Problem description: Nothing but the lines from the one containing "From the camera's position, how" through the last line should be written out, please, exactly as they stand.
# Records provided start
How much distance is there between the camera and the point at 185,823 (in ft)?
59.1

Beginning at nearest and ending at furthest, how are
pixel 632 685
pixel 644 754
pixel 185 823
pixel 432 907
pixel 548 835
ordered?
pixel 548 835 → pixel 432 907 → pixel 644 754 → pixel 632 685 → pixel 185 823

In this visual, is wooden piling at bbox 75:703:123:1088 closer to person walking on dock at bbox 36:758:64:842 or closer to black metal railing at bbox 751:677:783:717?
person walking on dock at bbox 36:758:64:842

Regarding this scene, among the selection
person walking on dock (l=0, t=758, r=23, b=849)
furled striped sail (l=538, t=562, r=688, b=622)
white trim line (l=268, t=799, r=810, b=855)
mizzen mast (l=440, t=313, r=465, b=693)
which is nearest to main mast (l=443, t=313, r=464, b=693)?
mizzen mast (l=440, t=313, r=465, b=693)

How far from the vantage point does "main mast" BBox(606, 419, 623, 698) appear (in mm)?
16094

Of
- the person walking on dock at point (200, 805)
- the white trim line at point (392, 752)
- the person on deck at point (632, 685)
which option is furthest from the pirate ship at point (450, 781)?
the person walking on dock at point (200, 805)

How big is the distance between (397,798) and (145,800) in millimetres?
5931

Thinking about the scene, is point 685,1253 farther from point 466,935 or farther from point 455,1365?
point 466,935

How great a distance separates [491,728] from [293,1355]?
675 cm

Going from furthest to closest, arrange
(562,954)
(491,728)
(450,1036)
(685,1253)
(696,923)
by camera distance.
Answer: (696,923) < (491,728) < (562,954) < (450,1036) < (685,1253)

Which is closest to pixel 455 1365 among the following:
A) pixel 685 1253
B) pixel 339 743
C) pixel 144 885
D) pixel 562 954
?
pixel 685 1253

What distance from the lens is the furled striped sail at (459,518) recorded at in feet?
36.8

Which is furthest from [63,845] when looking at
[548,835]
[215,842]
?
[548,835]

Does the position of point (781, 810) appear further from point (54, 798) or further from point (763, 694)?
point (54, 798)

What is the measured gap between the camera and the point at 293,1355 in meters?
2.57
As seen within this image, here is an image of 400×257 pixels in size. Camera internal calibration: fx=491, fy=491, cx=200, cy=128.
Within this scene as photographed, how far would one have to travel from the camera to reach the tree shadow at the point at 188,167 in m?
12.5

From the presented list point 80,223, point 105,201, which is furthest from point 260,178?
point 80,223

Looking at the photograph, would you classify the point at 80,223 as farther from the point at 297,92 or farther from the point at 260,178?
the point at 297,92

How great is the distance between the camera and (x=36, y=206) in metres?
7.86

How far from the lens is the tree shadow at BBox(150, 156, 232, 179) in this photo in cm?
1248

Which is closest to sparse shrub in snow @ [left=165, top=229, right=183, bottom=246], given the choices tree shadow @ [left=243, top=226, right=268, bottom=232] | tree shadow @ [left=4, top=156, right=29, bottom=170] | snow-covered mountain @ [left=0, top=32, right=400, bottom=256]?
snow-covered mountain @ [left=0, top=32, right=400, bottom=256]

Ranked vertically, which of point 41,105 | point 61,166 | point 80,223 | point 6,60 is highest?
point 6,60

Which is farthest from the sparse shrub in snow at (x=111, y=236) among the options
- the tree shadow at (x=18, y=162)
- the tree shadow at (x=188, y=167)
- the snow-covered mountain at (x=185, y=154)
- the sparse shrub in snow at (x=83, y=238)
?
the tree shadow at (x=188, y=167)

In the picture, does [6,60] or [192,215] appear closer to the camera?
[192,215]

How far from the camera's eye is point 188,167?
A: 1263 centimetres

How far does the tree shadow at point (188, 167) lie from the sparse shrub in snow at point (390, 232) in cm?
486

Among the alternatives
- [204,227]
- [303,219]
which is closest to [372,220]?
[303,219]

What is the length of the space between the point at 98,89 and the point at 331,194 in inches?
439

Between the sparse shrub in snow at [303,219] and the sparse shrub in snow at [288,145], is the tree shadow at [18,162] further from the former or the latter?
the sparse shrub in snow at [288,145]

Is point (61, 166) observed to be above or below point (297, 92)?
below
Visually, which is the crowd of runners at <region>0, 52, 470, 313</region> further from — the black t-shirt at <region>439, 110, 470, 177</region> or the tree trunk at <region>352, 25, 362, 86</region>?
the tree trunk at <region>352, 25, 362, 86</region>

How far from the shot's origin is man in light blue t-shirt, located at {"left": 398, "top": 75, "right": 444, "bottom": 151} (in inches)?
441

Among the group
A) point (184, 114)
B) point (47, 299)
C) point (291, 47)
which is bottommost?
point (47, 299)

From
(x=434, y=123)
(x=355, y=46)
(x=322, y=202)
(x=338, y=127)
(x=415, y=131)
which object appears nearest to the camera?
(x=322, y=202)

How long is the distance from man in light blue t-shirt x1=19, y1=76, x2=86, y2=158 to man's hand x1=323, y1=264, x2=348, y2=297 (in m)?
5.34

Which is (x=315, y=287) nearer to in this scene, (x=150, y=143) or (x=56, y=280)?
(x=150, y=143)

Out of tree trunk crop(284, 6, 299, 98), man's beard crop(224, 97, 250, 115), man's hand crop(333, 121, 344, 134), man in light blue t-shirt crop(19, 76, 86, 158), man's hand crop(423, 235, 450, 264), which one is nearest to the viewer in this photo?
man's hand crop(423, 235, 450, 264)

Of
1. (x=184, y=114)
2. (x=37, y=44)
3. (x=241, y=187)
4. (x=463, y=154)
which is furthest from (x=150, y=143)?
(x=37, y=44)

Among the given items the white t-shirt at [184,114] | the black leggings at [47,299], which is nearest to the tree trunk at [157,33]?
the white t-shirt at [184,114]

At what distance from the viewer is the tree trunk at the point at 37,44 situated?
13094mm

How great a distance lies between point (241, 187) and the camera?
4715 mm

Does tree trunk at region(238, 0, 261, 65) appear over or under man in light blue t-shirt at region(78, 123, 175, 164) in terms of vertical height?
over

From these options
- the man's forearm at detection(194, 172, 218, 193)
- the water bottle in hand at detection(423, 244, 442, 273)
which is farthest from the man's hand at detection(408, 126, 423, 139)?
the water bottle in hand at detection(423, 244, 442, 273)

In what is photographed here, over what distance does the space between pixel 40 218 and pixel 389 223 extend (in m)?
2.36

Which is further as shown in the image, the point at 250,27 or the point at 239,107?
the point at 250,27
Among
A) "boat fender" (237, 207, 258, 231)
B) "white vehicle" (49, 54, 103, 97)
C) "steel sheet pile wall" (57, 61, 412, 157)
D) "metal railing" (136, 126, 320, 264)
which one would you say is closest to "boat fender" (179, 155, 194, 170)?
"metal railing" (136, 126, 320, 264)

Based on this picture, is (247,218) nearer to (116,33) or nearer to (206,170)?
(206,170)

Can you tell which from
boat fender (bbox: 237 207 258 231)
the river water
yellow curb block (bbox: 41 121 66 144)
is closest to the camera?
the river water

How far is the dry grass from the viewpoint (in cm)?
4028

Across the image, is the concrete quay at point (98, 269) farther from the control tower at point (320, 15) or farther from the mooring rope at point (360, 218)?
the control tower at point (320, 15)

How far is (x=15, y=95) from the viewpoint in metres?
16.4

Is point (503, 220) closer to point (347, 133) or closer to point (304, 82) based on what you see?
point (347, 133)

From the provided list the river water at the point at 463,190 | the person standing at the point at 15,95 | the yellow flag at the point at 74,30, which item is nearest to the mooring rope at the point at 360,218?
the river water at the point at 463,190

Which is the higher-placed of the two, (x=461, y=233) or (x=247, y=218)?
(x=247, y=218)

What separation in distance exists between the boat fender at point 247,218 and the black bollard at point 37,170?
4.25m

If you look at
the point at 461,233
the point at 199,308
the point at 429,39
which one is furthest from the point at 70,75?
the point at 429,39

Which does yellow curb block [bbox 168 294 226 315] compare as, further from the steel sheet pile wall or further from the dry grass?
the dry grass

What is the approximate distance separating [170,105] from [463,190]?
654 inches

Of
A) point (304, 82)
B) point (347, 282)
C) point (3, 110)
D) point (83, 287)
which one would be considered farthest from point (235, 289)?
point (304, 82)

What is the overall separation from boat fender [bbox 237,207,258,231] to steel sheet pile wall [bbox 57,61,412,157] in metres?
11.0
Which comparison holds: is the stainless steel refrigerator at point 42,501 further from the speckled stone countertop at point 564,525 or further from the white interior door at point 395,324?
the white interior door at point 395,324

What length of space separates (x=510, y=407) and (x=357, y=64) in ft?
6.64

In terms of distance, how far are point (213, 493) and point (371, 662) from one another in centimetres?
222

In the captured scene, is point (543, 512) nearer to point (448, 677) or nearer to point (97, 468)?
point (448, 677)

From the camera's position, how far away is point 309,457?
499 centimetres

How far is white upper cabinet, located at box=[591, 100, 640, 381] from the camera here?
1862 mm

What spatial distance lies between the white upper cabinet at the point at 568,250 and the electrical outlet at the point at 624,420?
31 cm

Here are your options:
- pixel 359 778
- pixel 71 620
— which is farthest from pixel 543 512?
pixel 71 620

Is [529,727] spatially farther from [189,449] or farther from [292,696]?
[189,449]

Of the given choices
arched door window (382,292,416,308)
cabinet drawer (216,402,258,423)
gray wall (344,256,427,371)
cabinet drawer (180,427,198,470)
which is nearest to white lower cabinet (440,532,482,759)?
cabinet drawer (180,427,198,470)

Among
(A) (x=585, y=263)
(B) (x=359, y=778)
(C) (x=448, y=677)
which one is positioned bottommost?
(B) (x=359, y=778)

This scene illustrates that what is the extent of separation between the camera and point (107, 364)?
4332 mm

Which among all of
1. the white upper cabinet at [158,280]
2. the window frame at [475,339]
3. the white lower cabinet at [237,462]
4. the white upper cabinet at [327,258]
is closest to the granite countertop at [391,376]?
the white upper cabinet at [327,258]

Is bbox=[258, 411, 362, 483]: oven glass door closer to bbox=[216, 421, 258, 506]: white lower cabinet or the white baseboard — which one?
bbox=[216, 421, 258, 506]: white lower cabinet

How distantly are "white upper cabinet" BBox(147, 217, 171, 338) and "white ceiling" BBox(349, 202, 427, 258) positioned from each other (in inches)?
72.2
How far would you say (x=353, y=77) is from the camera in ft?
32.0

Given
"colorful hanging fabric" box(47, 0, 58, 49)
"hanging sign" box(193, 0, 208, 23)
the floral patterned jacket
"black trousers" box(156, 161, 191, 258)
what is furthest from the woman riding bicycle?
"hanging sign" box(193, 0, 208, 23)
# Records provided end
Task output:
From the camera's position, how far away is point 309,457?
499 centimetres

How far is white upper cabinet, located at box=[591, 100, 640, 381] from the camera here?
1862 mm

What spatial distance lies between the white upper cabinet at the point at 568,250 and the electrical outlet at the point at 624,420?
31 cm

Here are your options:
- pixel 359 778
- pixel 71 620
— which is farthest from pixel 543 512?
pixel 71 620

Is [529,727] spatially farther from [189,449] or farther from [292,696]?
[189,449]

Of the given choices
arched door window (382,292,416,308)
cabinet drawer (216,402,258,423)
gray wall (344,256,427,371)
cabinet drawer (180,427,198,470)
which is nearest to white lower cabinet (440,532,482,759)?
cabinet drawer (180,427,198,470)

Among
(A) (x=585, y=263)
(B) (x=359, y=778)
(C) (x=448, y=677)
which one is positioned bottommost?
(B) (x=359, y=778)

This scene illustrates that what is the extent of separation between the camera and point (107, 364)?
4332 mm

Which among all of
1. the white upper cabinet at [158,280]
2. the window frame at [475,339]
3. the white lower cabinet at [237,462]
4. the white upper cabinet at [327,258]
is closest to the granite countertop at [391,376]?
the white upper cabinet at [327,258]

Is bbox=[258, 411, 362, 483]: oven glass door closer to bbox=[216, 421, 258, 506]: white lower cabinet or the white baseboard — which one?
bbox=[216, 421, 258, 506]: white lower cabinet

How distantly are "white upper cabinet" BBox(147, 217, 171, 338) and "white ceiling" BBox(349, 202, 427, 258) positioned from each other (in inches)?
72.2
How far would you say (x=353, y=77) is from the camera in ft?
32.0

Given
"colorful hanging fabric" box(47, 0, 58, 49)
"hanging sign" box(193, 0, 208, 23)
the floral patterned jacket
"black trousers" box(156, 161, 191, 258)
what is furthest from the woman riding bicycle?
"hanging sign" box(193, 0, 208, 23)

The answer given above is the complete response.